---------- Record set ----------
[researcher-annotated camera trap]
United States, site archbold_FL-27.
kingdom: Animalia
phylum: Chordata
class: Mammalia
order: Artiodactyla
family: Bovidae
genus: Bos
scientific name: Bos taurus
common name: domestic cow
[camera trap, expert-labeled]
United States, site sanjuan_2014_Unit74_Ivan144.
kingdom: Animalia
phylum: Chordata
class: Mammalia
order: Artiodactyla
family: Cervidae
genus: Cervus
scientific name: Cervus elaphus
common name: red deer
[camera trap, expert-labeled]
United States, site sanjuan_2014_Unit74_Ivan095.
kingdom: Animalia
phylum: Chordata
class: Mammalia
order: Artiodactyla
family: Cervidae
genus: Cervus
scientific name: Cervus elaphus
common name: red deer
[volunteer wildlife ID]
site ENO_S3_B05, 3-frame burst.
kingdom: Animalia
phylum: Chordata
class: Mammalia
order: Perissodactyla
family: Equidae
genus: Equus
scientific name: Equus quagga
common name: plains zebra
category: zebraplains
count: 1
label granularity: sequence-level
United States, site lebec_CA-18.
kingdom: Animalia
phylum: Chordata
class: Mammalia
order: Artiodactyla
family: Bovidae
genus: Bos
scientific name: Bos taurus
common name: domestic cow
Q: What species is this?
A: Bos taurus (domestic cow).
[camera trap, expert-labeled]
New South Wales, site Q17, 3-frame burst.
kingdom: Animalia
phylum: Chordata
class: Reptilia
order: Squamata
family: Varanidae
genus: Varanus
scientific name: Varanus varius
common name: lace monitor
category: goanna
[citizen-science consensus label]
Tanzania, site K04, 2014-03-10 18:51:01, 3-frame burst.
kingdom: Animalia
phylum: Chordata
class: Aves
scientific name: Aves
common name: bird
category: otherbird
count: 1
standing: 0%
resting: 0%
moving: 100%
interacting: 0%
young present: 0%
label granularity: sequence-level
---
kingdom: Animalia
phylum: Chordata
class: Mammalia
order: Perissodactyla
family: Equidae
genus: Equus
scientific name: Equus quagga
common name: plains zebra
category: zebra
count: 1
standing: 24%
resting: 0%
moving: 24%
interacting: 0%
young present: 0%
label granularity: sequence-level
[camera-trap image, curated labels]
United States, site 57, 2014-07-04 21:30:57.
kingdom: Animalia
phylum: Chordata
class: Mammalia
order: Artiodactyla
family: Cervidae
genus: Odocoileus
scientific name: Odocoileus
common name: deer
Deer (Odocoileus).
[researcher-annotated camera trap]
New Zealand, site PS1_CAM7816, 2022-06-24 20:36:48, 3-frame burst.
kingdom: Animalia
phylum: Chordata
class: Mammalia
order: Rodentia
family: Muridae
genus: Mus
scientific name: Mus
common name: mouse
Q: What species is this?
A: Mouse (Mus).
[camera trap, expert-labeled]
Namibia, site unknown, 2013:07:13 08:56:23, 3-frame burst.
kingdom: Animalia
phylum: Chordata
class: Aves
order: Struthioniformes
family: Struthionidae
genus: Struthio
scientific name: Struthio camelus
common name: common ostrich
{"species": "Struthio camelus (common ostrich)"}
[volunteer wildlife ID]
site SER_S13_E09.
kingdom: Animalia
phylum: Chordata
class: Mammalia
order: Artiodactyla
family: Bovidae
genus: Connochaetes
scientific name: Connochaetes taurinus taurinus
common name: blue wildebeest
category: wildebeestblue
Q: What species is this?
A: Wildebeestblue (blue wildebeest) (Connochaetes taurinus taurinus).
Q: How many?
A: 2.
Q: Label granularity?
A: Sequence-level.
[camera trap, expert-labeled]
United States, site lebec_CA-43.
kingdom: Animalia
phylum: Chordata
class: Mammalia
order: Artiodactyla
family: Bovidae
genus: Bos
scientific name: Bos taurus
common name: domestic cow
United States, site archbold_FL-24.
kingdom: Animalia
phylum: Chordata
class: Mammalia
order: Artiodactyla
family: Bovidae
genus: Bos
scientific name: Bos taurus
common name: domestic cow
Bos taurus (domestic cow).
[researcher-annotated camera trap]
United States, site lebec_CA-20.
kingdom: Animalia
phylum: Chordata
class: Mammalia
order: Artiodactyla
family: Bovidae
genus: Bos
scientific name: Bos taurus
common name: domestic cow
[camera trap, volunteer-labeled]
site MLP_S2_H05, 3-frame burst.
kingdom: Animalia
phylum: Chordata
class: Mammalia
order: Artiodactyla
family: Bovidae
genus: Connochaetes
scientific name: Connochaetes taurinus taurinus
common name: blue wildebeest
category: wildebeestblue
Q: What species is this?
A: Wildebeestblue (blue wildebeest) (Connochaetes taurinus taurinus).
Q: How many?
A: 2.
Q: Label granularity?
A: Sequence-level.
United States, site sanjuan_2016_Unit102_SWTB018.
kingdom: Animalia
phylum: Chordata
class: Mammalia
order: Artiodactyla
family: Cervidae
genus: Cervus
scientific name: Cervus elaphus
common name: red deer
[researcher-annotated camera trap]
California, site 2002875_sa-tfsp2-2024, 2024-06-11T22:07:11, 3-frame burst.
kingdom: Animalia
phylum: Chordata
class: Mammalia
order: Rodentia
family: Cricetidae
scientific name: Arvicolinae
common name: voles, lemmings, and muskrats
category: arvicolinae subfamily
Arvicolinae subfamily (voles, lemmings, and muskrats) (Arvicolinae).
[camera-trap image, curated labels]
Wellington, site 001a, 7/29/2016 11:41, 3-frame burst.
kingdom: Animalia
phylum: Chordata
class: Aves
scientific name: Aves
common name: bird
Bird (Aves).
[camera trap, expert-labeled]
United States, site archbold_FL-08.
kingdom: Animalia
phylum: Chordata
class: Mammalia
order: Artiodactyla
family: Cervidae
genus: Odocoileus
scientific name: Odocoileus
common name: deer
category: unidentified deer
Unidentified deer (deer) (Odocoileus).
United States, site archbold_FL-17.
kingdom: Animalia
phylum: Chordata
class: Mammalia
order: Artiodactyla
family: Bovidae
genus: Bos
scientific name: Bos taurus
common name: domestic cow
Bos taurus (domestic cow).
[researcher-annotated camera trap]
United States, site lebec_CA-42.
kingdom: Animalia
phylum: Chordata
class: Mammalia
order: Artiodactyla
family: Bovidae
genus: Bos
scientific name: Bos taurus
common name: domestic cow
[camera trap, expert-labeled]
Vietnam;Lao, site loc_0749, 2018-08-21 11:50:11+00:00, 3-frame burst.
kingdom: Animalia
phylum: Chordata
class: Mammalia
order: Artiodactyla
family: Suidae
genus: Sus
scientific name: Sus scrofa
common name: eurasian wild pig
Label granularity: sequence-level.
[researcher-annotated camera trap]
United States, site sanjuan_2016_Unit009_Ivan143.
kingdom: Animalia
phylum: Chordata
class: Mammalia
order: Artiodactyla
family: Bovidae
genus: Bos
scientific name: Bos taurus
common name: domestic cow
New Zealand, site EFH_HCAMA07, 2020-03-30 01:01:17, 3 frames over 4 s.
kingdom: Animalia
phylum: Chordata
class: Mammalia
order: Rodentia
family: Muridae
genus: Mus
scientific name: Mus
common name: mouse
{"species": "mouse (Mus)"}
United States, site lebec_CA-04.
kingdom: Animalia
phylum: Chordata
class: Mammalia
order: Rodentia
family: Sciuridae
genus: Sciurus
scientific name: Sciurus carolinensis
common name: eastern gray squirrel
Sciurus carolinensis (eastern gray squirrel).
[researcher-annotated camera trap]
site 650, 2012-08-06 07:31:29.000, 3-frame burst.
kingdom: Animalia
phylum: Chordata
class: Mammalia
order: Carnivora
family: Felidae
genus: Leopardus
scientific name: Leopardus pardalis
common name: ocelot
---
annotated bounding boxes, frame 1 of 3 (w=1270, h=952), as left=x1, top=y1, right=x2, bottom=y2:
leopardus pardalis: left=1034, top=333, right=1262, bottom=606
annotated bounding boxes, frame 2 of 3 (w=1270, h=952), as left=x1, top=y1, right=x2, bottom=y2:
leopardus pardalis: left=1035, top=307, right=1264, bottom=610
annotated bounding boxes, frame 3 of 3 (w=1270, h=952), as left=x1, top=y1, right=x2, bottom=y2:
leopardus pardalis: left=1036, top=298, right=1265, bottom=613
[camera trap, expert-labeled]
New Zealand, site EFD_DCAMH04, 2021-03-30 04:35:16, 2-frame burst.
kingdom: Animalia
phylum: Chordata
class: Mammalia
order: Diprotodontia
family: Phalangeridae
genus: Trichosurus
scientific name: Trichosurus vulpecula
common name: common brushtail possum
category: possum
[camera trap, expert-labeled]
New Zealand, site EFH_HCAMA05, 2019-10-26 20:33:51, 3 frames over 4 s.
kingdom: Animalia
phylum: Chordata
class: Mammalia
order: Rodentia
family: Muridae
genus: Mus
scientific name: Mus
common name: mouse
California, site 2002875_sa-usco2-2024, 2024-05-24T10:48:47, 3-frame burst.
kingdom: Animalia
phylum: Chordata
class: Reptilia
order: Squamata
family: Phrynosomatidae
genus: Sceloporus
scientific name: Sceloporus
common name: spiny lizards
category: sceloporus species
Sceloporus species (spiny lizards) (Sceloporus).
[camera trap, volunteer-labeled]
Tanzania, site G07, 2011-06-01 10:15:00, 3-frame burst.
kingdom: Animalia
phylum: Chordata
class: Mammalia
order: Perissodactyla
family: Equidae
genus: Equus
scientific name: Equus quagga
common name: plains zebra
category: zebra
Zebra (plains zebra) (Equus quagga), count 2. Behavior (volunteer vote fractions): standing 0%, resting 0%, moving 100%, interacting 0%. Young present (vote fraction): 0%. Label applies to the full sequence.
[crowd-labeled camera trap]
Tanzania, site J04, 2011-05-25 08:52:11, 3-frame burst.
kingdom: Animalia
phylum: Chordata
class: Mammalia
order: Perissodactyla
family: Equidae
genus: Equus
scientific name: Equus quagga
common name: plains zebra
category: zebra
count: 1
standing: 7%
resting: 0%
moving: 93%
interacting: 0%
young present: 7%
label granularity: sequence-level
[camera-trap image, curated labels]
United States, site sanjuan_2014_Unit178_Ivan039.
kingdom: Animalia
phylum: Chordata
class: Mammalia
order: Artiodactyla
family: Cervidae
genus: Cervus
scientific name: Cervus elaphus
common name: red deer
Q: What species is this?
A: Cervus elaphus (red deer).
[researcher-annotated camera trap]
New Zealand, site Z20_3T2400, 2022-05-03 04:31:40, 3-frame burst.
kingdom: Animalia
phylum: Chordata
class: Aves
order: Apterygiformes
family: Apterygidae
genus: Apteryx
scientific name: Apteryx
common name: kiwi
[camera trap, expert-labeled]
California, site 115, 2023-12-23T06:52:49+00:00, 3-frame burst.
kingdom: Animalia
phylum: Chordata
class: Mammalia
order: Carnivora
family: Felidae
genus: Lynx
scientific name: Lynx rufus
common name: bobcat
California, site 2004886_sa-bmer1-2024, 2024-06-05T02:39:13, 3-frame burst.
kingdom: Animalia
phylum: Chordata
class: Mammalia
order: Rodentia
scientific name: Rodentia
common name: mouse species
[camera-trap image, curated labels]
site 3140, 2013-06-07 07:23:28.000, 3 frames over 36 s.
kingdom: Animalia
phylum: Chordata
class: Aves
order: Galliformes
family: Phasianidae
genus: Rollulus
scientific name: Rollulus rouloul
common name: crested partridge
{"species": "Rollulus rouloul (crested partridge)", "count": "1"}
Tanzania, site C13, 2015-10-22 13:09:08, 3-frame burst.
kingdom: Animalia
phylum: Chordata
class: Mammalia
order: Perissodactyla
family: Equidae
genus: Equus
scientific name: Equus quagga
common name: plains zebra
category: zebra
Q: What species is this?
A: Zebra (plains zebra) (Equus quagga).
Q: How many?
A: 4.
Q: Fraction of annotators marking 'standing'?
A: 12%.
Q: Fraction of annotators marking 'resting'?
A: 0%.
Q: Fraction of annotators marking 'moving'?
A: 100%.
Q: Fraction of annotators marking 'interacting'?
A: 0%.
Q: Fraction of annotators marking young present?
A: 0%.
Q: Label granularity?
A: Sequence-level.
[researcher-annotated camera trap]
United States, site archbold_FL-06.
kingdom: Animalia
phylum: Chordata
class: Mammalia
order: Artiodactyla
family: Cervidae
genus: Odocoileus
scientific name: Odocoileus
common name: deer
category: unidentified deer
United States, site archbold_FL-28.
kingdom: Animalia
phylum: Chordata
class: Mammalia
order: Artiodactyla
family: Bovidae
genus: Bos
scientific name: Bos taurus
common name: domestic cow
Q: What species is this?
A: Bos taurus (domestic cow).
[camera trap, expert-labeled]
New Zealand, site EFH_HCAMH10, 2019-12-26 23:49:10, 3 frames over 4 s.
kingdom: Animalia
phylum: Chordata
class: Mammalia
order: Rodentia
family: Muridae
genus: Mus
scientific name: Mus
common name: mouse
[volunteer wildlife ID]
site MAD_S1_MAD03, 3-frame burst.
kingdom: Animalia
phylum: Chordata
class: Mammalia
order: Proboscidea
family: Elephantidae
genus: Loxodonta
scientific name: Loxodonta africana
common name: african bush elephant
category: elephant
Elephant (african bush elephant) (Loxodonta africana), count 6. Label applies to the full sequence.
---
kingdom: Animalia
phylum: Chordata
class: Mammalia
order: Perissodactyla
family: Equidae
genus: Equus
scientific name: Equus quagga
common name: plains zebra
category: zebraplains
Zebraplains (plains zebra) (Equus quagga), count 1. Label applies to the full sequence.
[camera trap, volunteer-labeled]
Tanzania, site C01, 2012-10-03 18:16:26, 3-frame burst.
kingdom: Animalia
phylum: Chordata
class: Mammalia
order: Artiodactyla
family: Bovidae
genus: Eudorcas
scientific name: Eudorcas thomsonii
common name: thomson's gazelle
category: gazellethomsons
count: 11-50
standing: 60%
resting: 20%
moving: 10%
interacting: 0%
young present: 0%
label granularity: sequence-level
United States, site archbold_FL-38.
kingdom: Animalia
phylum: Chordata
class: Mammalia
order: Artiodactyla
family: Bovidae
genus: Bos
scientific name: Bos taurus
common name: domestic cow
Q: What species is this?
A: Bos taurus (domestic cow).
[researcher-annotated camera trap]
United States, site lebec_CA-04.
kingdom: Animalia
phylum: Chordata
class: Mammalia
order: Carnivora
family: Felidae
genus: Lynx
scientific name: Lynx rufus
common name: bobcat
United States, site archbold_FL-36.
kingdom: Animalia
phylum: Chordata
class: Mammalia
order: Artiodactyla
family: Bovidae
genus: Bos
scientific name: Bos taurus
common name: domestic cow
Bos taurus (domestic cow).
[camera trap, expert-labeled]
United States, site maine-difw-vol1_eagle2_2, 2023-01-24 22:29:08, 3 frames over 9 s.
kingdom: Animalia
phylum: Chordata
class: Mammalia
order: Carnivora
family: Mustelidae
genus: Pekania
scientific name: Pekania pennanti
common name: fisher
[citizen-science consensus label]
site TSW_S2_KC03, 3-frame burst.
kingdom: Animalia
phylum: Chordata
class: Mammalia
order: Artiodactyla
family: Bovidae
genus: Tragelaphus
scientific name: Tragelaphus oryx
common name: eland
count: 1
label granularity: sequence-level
----------
Problem description:
Among the records above, find each line holding the string "Zealand" and pull it out.

Solution to the problem:
New Zealand, site PS1_CAM7816, 2022-06-24 20:36:48, 3-frame burst.
New Zealand, site EFH_HCAMA07, 2020-03-30 01:01:17, 3 frames over 4 s.
New Zealand, site EFD_DCAMH04, 2021-03-30 04:35:16, 2-frame burst.
New Zealand, site EFH_HCAMA05, 2019-10-26 20:33:51, 3 frames over 4 s.
New Zealand, site Z20_3T2400, 2022-05-03 04:31:40, 3-frame burst.
New Zealand, site EFH_HCAMH10, 2019-12-26 23:49:10, 3 frames over 4 s.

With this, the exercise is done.